[slurm-users] Upgrading slurm - can I do it while jobs running?

Wed May 26 18:48:49 UTC 2021

On 26-05-2021 20:23, Will Dennis wrote:
> About to embark on my first Slurm upgrade (building from source now, 
> into a versioned path /opt/slurm/<vernum>/ which is then symlinked to 
> /opt/slurm/current/ for the “in-use” one…) This is a new cluster, 
> running 20.11.5 (which we now know has a CVE that was fixed in 20.11.7) 
> but I have researchers running jobs on it currently. As I’m still 
> building out the cluster, I found today that all Slurm source tarballs 
> before 20.11.7 were withdrawn by SchedMD. So, need to upgrade at least 
> the -ctld and -dbd nodes before I can roll any new nodes out on 20.11.7…
> 
> As I have at least one researcher that is running some long multi-day 
> jobs, can I down the -dbd and -ctld nodes and upgrade them, then put 
> them back online running the new (latest) release, without munging the 
> jobs on the running worker nodes?

I recommend strongly to read the SchedMD presentations in the 
https://slurm.schedmd.com/publications.html page, especially the "Field 
notes" documents.  The latest one is "Field Notes 4: From The Frontlines 
of Slurm Support", Jason Booth, SchedMD.

We upgrade Slurm continuously while the nodes are in production mode. 
There's a required order of upgrading: first slurmdbd, then slurmctld, 
then slurmd nodes, and finally login nodes, see
https://wiki.fysik.dtu.dk/niflheim/Slurm_installation#upgrading-slurm

The detailed upgrading commands for CentOS are in
https://wiki.fysik.dtu.dk/niflheim/Slurm_installation#upgrading-on-centos-7

We don't have any problems with running jobs across upgrades, but 
perhaps others can share their experiences?

/Ole

++++++++

_SHORT TASK 1_.
Print the part of the Slurm upgrade thread between "On 26-05-2021 20:23, Will" and "running worker nodes?", inclusive.
_SHORT TASK 2_.
Collect every line of the listing that contains the string "glossy".
The Slurm upgrade thread and the listing come from unrelated sources.

++++++++

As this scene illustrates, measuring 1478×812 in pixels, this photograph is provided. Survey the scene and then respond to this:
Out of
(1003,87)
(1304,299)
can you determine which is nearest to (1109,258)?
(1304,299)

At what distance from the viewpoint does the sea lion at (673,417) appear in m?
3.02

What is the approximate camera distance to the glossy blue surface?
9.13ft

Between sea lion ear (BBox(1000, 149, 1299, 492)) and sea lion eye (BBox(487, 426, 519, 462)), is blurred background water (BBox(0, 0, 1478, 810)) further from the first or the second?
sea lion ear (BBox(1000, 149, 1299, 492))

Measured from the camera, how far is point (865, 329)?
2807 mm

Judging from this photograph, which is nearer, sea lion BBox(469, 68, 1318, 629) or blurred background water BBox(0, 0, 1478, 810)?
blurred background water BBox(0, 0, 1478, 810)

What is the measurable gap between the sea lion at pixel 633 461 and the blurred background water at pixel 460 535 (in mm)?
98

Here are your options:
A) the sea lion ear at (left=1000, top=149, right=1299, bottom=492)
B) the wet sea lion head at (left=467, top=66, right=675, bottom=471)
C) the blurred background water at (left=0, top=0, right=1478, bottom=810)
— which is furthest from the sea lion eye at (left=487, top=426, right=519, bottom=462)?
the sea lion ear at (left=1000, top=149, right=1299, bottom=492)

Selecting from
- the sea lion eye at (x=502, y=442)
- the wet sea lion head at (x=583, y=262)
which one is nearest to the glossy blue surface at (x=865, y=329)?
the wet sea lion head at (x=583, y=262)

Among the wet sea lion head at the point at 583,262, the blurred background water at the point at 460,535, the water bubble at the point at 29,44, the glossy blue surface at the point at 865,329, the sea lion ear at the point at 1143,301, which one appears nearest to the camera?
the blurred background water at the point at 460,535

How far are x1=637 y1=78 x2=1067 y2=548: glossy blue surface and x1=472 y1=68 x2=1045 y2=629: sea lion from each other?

++++++++

_EXPECTED OUTPUT 1_.
On 26-05-2021 20:23, Will Dennis wrote:
> About to embark on my first Slurm upgrade (building from source now, 
> into a versioned path /opt/slurm/<vernum>/ which is then symlinked to 
> /opt/slurm/current/ for the “in-use” one…) This is a new cluster, 
> running 20.11.5 (which we now know has a CVE that was fixed in 20.11.7) 
> but I have researchers running jobs on it currently. As I’m still 
> building out the cluster, I found today that all Slurm source tarballs 
> before 20.11.7 were withdrawn by SchedMD. So, need to upgrade at least 
> the -ctld and -dbd nodes before I can roll any new nodes out on 20.11.7…
> 
> As I have at least one researcher that is running some long multi-day 
> jobs, can I down the -dbd and -ctld nodes and upgrade them, then put 
> them back online running the new (latest) release, without munging the 
> jobs on the running worker nodes?

_EXPECTED OUTPUT 2_.
What is the approximate camera distance to the glossy blue surface?
which one is nearest to the glossy blue surface at (x=865, y=329)?
Among the wet sea lion head at the point at 583,262, the blurred background water at the point at 460,535, the water bubble at the point at 29,44, the glossy blue surface at the point at 865,329, the sea lion ear at the point at 1143,301, which one appears nearest to the camera?
How far are x1=637 y1=78 x2=1067 y2=548: glossy blue surface and x1=472 y1=68 x2=1045 y2=629: sea lion from each other?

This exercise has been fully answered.